Obama himself, and many of his supporters saw these Lincolnesque qualities in the candidate. It was perhaps necessarily reassuring to believe this. After all here was the man who was perhaps the least prepared in history to assume the position of President of the United States. If he were not up to the job, no doubt his uniquely qualified cabinet with a wealth of talent and competing ambitions would push him the correct direction.
President Obama indeed surrounded himself with talented people. But they weren’t talented in the fields to which they were appointed or possessing executive experience, rather they were talented in the same area the President himself was: politics. NeoNeocon writes (h/t Instapundit):
The president seems to prefer to have people around him with even less experience and expertise than he has, which is saying something. . . . So it occurs to me that maybe the simplest way to describe what happened in Benghazi is that, from start to finish, nearly everyone in charge and everyone who was a close and trusted advisor to those in charge was a political operative.
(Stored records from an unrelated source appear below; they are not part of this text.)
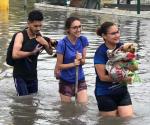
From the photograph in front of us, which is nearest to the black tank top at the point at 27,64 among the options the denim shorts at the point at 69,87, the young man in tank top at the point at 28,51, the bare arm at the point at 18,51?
the young man in tank top at the point at 28,51

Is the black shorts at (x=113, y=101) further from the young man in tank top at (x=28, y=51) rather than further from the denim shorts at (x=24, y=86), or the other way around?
the denim shorts at (x=24, y=86)

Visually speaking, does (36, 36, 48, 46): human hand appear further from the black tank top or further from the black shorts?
the black shorts

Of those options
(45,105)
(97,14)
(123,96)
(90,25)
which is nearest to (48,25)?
(90,25)

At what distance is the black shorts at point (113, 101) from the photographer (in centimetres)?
767

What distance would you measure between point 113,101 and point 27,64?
2.03 metres

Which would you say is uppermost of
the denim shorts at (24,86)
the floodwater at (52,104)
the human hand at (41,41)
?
the human hand at (41,41)

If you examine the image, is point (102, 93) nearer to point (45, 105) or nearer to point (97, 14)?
point (45, 105)

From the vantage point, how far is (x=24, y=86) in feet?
30.3

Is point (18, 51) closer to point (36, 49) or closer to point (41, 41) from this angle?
point (36, 49)

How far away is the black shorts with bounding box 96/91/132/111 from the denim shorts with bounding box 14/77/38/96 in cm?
191

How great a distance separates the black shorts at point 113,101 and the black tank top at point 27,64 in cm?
183

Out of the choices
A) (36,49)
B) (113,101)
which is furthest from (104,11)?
(113,101)

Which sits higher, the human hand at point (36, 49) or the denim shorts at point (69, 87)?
the human hand at point (36, 49)

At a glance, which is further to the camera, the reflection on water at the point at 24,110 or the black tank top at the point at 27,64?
the black tank top at the point at 27,64
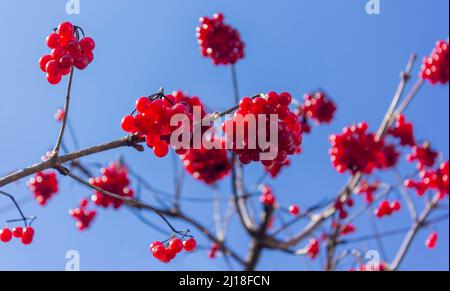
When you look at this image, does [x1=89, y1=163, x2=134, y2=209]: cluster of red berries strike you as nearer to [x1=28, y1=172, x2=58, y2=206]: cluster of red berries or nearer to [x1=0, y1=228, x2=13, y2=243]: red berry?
[x1=28, y1=172, x2=58, y2=206]: cluster of red berries

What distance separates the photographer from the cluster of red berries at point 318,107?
16.4 ft

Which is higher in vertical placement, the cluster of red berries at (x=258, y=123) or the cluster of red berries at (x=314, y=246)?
the cluster of red berries at (x=314, y=246)

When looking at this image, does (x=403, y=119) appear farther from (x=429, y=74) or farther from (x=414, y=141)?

Everyone. This of course includes Obama and Hillary Clinton, and all the supposed national security advisors such as Rhodes.”
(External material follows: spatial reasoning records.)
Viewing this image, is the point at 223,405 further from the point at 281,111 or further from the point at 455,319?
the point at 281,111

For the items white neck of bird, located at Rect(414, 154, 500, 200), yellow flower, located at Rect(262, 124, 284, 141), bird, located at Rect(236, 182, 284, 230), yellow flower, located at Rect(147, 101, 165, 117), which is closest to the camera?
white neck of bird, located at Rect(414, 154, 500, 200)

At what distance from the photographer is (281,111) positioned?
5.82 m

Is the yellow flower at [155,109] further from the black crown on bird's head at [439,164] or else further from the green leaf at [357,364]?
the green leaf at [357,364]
Did she write Ben Rhodes? Ed Lasky provides some background on Rhodes:
I have previously written about Ben Rhodes and his role in the Obama White House. It is shameful that this “kid” (he is all of 35) has been given any responsibility at all in our government.
In “Does it bother anyone that this person is the Deputy National Security Adviser?” I noted his problematic background for someone given so much power by Obama. But then again he does specialize in fiction-writing.
He earned a master’s degree in fiction-writing from New York University just a few years ago . He did not have a degree in government, diplomacy, national security; nor has he served in the CIA, or the military. He was toiling away not that long ago on a novel called ‘The Oasis of Love” about a mega church in Houston, a dog track, and a failed romance.
That doesn’t sound as much like “team of rivals” as it does “out of his league.”
Barry Rubin observes that the problem wasn’t just with Obama’s team either:
Benghazi is the perfect symbolism of the president of the United States going to sleep in the face of a crisis, the living embodiment of a 2008 election ad by his opponent about whether he would deal with a crisis that erupted at 3:00 a.m.
In order to “prove” that Obama was ready for the presidency despite his marked lack of relevant experience the MSM created a number of myths to help him evade the scrutiny they would have cast on any other candidate. One of them was that he’d surround himself with the best people. After the Benghazi hearings that myth has been effectively shattered.
It may not change anything, but it matters, as John Podhoretz writes:
We can say it’s a big deal because of the testimony of Eric Nordstrom, the regional security officer in Libya at the time of the attacks. “It matters to me personally and it matters to my colleagues at the Department of State,” Nordstrom said as his voice cracked with sorrow and he paused several times to choke back tears. “It matters to the American public for whom we serve and, most importantly, it matters to the friends and family of Ambassador Stevens, Sean Smith, Glen Doherty, Tyrone Woods, who were murdered on Sept. 11.”